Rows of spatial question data

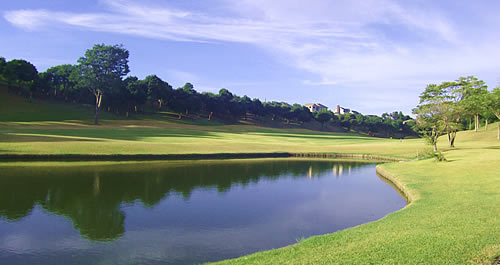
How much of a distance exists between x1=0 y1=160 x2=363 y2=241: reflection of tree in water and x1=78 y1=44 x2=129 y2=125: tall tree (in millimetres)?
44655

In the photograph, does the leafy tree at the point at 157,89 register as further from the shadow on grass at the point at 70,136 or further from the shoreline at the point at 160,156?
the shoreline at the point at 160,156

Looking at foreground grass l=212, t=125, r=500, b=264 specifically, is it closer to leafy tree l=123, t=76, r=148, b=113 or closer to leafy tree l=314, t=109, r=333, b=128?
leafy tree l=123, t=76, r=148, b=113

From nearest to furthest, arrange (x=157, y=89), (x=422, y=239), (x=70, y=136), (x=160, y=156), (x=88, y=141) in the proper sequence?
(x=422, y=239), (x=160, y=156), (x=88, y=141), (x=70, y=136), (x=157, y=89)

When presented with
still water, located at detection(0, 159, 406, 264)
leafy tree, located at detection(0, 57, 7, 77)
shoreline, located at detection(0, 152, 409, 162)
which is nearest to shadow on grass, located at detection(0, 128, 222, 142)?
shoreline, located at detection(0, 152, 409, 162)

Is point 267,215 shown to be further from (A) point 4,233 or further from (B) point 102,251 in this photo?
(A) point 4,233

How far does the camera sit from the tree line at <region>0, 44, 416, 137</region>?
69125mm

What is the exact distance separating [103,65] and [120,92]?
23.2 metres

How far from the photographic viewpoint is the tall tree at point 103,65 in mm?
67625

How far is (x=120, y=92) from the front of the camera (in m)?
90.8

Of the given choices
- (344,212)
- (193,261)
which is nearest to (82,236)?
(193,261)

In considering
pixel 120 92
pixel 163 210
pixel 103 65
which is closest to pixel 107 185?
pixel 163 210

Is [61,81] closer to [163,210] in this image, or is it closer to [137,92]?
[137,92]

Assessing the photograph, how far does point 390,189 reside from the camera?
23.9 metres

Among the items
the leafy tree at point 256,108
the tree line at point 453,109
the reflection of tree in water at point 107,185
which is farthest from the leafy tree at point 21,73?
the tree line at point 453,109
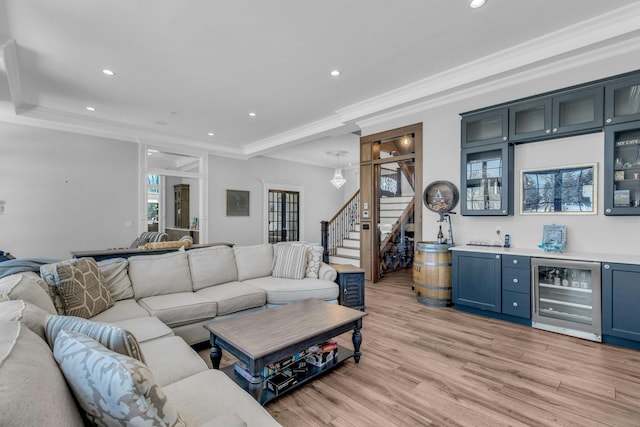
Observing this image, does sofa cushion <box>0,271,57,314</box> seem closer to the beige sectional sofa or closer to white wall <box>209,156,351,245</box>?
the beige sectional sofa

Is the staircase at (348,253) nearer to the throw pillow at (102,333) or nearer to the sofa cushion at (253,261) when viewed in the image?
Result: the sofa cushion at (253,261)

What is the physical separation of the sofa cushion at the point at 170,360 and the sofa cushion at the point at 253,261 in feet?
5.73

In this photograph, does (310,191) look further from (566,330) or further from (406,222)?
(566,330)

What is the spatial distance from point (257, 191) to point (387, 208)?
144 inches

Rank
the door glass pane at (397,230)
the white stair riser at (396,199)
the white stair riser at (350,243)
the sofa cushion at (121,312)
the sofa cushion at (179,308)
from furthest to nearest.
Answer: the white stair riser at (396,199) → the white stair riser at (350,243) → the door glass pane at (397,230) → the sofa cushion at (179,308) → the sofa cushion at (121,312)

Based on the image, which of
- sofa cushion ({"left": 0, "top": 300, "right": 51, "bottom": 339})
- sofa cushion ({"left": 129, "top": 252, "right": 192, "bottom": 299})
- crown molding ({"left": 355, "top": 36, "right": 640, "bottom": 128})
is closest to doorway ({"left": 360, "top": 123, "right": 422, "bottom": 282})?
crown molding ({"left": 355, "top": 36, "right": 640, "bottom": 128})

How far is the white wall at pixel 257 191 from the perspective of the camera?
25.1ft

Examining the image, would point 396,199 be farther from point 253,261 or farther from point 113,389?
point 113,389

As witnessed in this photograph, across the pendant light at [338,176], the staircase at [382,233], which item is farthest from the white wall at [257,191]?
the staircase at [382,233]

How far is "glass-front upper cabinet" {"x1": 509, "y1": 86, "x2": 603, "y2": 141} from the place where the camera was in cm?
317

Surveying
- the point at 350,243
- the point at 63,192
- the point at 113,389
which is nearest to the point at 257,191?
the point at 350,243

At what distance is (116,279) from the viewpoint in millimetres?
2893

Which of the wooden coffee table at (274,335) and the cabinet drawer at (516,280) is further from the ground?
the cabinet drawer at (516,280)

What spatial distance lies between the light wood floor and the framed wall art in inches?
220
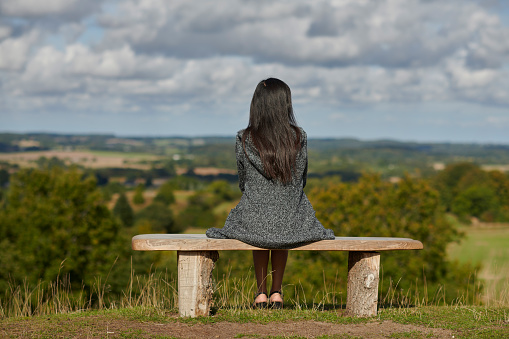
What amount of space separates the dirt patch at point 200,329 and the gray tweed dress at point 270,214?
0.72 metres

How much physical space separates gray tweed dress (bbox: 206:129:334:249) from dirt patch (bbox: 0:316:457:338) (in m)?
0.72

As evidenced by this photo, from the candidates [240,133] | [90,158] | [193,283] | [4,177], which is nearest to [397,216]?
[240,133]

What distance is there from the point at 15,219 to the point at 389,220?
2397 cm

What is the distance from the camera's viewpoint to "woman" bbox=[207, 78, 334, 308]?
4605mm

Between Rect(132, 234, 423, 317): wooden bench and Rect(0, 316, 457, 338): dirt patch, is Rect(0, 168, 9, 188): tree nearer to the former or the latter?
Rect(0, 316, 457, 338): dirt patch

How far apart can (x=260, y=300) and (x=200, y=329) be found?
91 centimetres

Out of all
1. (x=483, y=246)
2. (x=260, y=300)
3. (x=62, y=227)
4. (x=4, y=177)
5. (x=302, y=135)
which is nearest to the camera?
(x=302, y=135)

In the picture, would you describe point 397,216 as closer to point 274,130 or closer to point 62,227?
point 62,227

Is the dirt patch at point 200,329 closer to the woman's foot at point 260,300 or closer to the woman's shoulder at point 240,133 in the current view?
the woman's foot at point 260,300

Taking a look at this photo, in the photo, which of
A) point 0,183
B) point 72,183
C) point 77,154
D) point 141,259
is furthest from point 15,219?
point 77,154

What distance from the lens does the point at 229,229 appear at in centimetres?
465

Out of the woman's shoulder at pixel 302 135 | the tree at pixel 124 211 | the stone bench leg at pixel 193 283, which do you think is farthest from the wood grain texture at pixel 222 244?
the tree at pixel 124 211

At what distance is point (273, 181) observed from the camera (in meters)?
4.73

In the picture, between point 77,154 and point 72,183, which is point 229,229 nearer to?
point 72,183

→ Goal: Please format each line of the rows above as a string in a JSON list, one string per line, dropping blank lines and leaving the pictures out.

→ Result for this task:
[
  "How much of a distance exists between x1=0 y1=160 x2=363 y2=241: reflection of tree in water and x1=78 y1=44 x2=129 y2=125: tall tree (in millimetres)?",
  "44655",
  "In the photograph, does the leafy tree at the point at 157,89 register as further from the shadow on grass at the point at 70,136 or further from the shoreline at the point at 160,156?",
  "the shoreline at the point at 160,156",
  "Looking at foreground grass l=212, t=125, r=500, b=264 specifically, is it closer to leafy tree l=123, t=76, r=148, b=113 or closer to leafy tree l=314, t=109, r=333, b=128?",
  "leafy tree l=123, t=76, r=148, b=113",
  "From nearest to furthest, arrange (x=157, y=89), (x=422, y=239), (x=70, y=136), (x=160, y=156), (x=88, y=141) in the proper sequence?",
  "(x=422, y=239), (x=160, y=156), (x=88, y=141), (x=70, y=136), (x=157, y=89)",
  "When presented with",
  "still water, located at detection(0, 159, 406, 264)",
  "leafy tree, located at detection(0, 57, 7, 77)",
  "shoreline, located at detection(0, 152, 409, 162)",
  "which is nearest to shadow on grass, located at detection(0, 128, 222, 142)?",
  "shoreline, located at detection(0, 152, 409, 162)",
  "Is point 267,215 shown to be further from (A) point 4,233 or further from (B) point 102,251 in this photo?",
  "(A) point 4,233",
  "How far does the camera sit from the tree line at <region>0, 44, 416, 137</region>?",
  "69125mm",
  "What is the exact distance separating [103,65] and [120,92]?",
  "23.2 metres",
  "How far from the photographic viewpoint is the tall tree at point 103,65 in mm?",
  "67625",
  "How far is (x=120, y=92) from the front of the camera (in m)?",
  "90.8",
  "Of the given choices",
  "- (344,212)",
  "- (193,261)",
  "which is nearest to (82,236)?",
  "(193,261)",
  "In considering",
  "pixel 120 92",
  "pixel 163 210",
  "pixel 103 65",
  "which is closest to pixel 107 185?",
  "pixel 163 210",
  "Is [61,81] closer to [163,210] in this image, or is it closer to [137,92]?",
  "[137,92]",
  "Assessing the photograph, how far does point 390,189 reside from the camera?",
  "23.9 metres",
  "Among the items",
  "the leafy tree at point 256,108",
  "the tree line at point 453,109",
  "the reflection of tree in water at point 107,185",
  "which is farthest from the leafy tree at point 21,73?",
  "the tree line at point 453,109",
  "Observing this image, does sofa cushion <box>0,271,57,314</box> seem closer to the beige sectional sofa or closer to white wall <box>209,156,351,245</box>?",
  "the beige sectional sofa",
  "Is the staircase at (348,253) nearer to the throw pillow at (102,333) or nearer to the sofa cushion at (253,261) when viewed in the image?",
  "Result: the sofa cushion at (253,261)",
  "What is the physical separation of the sofa cushion at the point at 170,360 and the sofa cushion at the point at 253,261 in feet?",
  "5.73",
  "In this photograph, does (310,191) look further from (566,330) or further from (406,222)?",
  "(566,330)",
  "What is the spatial distance from point (257, 191) to point (387, 208)?",
  "144 inches",
  "Rank",
  "the door glass pane at (397,230)",
  "the white stair riser at (396,199)",
  "the white stair riser at (350,243)",
  "the sofa cushion at (121,312)",
  "the sofa cushion at (179,308)",
  "from furthest to nearest.",
  "Answer: the white stair riser at (396,199) → the white stair riser at (350,243) → the door glass pane at (397,230) → the sofa cushion at (179,308) → the sofa cushion at (121,312)",
  "Based on the image, which of",
  "- sofa cushion ({\"left\": 0, \"top\": 300, \"right\": 51, \"bottom\": 339})",
  "- sofa cushion ({\"left\": 129, \"top\": 252, \"right\": 192, \"bottom\": 299})",
  "- crown molding ({\"left\": 355, \"top\": 36, \"right\": 640, \"bottom\": 128})",
  "is closest to doorway ({\"left\": 360, \"top\": 123, \"right\": 422, \"bottom\": 282})?",
  "crown molding ({\"left\": 355, \"top\": 36, \"right\": 640, \"bottom\": 128})",
  "How far is the white wall at pixel 257 191 from the perspective of the camera?",
  "25.1ft",
  "Examining the image, would point 396,199 be farther from point 253,261 or farther from point 113,389?",
  "point 113,389",
  "As witnessed in this photograph, across the pendant light at [338,176], the staircase at [382,233], which item is farthest from the white wall at [257,191]?",
  "the staircase at [382,233]",
  "How far is \"glass-front upper cabinet\" {\"x1\": 509, \"y1\": 86, \"x2\": 603, \"y2\": 141} from the place where the camera was in cm?",
  "317",
  "Surveying",
  "- the point at 350,243",
  "- the point at 63,192",
  "- the point at 113,389",
  "which is nearest to the point at 257,191?",
  "the point at 350,243",
  "At what distance is (116,279) from the viewpoint in millimetres?",
  "2893",
  "Which of the wooden coffee table at (274,335) and the cabinet drawer at (516,280) is further from the ground?",
  "the cabinet drawer at (516,280)",
  "What spatial distance lies between the light wood floor and the framed wall art in inches?",
  "220",
  "What amount of space separates the dirt patch at point 200,329 and the gray tweed dress at point 270,214?",
  "0.72 metres",
  "How much physical space separates gray tweed dress (bbox: 206:129:334:249) from dirt patch (bbox: 0:316:457:338) (in m)?",
  "0.72",
  "As evidenced by this photo, from the candidates [240,133] | [90,158] | [193,283] | [4,177], which is nearest to [397,216]?",
  "[240,133]",
  "What distance is there from the point at 15,219 to the point at 389,220?",
  "2397 cm",
  "What is the distance from the camera's viewpoint to \"woman\" bbox=[207, 78, 334, 308]?",
  "4605mm",
  "Between Rect(132, 234, 423, 317): wooden bench and Rect(0, 316, 457, 338): dirt patch, is Rect(0, 168, 9, 188): tree nearer to the former or the latter?",
  "Rect(0, 316, 457, 338): dirt patch",
  "How far apart can (x=260, y=300) and (x=200, y=329) be found?",
  "91 centimetres",
  "Out of all",
  "1. (x=483, y=246)",
  "2. (x=260, y=300)",
  "3. (x=62, y=227)",
  "4. (x=4, y=177)",
  "5. (x=302, y=135)",
  "which is nearest to the camera?",
  "(x=302, y=135)",
  "In the picture, would you describe point 397,216 as closer to point 274,130 or closer to point 62,227?",
  "point 62,227",
  "Is the dirt patch at point 200,329 closer to the woman's foot at point 260,300 or closer to the woman's shoulder at point 240,133 in the current view?",
  "the woman's foot at point 260,300",
  "Taking a look at this photo, in the photo, which of",
  "A) point 0,183",
  "B) point 72,183",
  "C) point 77,154",
  "D) point 141,259",
  "is furthest from point 15,219?",
  "point 77,154",
  "What distance from the lens does the point at 229,229 appear at in centimetres?",
  "465",
  "Out of the woman's shoulder at pixel 302 135 | the tree at pixel 124 211 | the stone bench leg at pixel 193 283, which do you think is farthest from the wood grain texture at pixel 222 244?",
  "the tree at pixel 124 211",
  "At what distance is point (273, 181) observed from the camera (in meters)?",
  "4.73",
  "In the picture, between point 77,154 and point 72,183, which is point 229,229 nearer to?",
  "point 72,183"
]